*LISTED RECORDS*.
--- Start ---

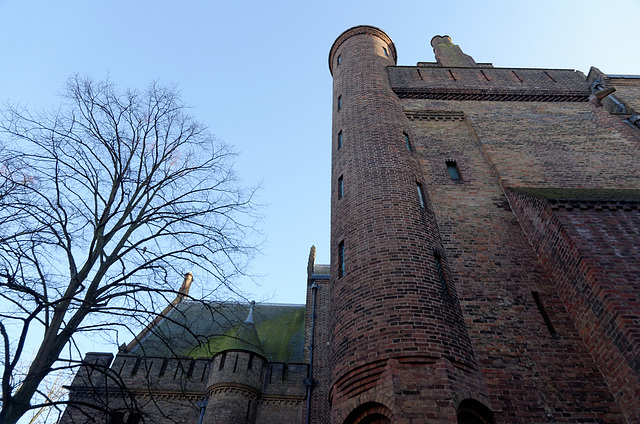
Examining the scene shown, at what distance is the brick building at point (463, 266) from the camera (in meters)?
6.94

--- End ---
--- Start ---

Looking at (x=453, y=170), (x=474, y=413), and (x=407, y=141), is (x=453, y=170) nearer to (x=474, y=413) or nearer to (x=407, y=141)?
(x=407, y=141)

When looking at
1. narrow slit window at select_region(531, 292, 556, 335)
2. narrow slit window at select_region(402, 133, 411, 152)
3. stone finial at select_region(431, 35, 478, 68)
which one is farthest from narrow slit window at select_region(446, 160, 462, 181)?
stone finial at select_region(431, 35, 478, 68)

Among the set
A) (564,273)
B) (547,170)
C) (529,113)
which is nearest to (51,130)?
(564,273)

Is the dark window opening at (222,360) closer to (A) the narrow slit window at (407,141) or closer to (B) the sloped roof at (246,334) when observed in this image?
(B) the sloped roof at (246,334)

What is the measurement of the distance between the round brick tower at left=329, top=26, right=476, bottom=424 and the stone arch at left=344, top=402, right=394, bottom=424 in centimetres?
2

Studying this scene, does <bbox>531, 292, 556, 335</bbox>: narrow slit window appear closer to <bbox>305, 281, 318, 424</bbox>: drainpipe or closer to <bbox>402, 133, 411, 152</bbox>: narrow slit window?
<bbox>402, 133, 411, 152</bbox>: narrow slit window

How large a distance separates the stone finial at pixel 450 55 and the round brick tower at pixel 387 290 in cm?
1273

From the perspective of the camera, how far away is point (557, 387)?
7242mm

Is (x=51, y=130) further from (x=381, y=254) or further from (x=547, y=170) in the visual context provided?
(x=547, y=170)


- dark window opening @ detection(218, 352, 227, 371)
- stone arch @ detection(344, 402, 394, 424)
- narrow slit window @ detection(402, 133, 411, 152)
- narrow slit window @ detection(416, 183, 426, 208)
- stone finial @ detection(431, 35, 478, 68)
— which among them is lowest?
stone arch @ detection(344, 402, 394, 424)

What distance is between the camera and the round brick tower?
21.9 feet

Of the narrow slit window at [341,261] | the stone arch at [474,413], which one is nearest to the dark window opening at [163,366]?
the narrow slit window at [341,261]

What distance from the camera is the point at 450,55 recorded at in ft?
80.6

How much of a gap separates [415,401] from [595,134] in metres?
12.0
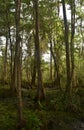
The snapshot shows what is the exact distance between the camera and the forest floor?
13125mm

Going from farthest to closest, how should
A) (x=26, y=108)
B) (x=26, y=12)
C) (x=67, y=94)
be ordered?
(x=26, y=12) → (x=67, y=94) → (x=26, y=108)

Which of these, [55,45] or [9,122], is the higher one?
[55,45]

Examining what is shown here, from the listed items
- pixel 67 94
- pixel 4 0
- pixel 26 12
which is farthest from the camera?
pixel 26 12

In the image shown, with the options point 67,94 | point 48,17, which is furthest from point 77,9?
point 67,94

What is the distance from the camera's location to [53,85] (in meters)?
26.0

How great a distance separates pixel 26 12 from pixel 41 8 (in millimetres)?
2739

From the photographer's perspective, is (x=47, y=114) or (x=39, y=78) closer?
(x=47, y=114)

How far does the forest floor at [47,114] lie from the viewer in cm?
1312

--- End ---

*TASK DESCRIPTION*.
Select each line in the entries above that contains the word "this" and copy those lines out in full.

*COMPLETE OUTPUT*.
Is the dark window opening at (222,360) closer to (A) the narrow slit window at (407,141) or closer to (B) the sloped roof at (246,334) when observed in this image?
Studying this scene, does <bbox>531, 292, 556, 335</bbox>: narrow slit window appear closer to <bbox>305, 281, 318, 424</bbox>: drainpipe or closer to <bbox>402, 133, 411, 152</bbox>: narrow slit window?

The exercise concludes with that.